● PAGE TEXT
AFP

TIANTOU VILLAGE

 Hooves clash in mid-air, a stallion bites his opponent while delighted spectators cheer wildly — in southern China some saw in the Year of the Horse by watching the animals fight.

For the residents of Tiantou, a remote village in the Guangxi region, the 500-year-old tradition which pits male horses against each other in a fight over a female was the only way to kick off the Lunar New Year.

“Without horse fighting it wouldn’t feel like a new year,” said Pan Jianming, whose horse Little Black reared-up on its hind legs and bit its opponent’s neck to scoop victory in a competition this weekend.

“He stood up and hit the other horse straight away,” Pan, a 31-year-old air conditioner repairman, said.

“If he likes the female horse, it doesn’t matter how much pain he’s in, he won’t run away,” he added, his black and white shirt stained with blood which dripped from a gash on his horse’s nose.

“We have medicine to treat his injuries, and he will gradually get better,” added Pan, who claimed a champion’s prize of 500 yuan ($80).

Fifteen animals fought in bouts, which saw horses jump into the air with their front hooves spinning before crashing down on their opponents and biting their head or neck, sometimes drawing hair and blood.

Horse fighting competitions held by the Miao - an ethnic group living in mountain areas of Southern China and Southeast Asia — date back more than five centuries, according to locals.

● BRIEF A
In the horse-fighting article, what champion's prize did Pan claim?
● BRIEF B
Quote everything in the horse-fighting article from "Horse fighting competitions" down to "according to locals.".
These lines have no connection to the horse-fighting article.

● Saved entries
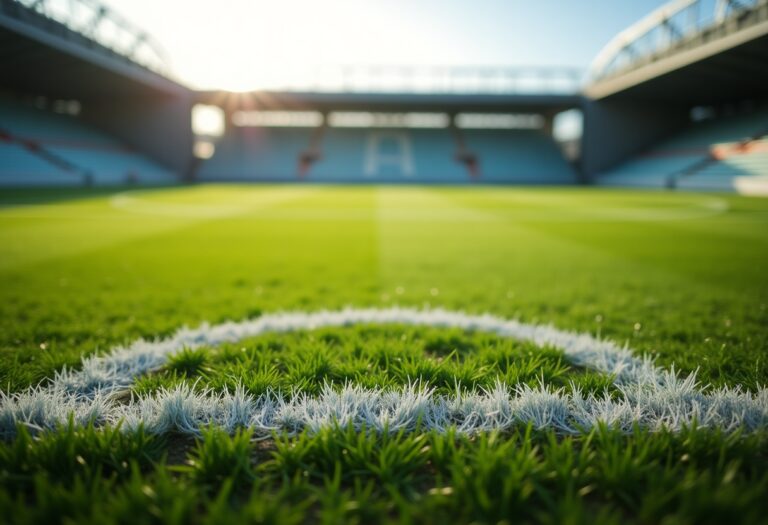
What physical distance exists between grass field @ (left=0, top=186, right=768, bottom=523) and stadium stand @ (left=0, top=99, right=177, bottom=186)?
20.9 m

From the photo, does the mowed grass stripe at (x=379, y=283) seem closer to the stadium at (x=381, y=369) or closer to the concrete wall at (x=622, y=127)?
the stadium at (x=381, y=369)

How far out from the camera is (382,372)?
2287 mm

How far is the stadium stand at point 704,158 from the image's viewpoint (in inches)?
920

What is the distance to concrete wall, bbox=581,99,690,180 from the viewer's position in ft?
114

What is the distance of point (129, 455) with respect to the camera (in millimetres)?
1626


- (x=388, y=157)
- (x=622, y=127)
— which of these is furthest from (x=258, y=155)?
(x=622, y=127)

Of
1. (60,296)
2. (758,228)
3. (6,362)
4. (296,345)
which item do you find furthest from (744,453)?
(758,228)

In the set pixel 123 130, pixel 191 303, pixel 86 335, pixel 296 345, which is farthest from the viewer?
pixel 123 130

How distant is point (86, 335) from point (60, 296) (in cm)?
135

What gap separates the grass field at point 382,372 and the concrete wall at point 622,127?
104ft

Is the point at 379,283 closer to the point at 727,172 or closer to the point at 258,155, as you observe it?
the point at 727,172

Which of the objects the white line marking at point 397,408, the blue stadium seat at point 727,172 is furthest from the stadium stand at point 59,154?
the blue stadium seat at point 727,172

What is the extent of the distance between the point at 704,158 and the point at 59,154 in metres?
38.9

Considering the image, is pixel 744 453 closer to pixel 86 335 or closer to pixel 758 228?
pixel 86 335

● YOUR SOLUTION A
500 yuan ($80).

● YOUR SOLUTION B
Horse fighting competitions held by the Miao - an ethnic group living in mountain areas of Southern China and Southeast Asia — date back more than five centuries, according to locals.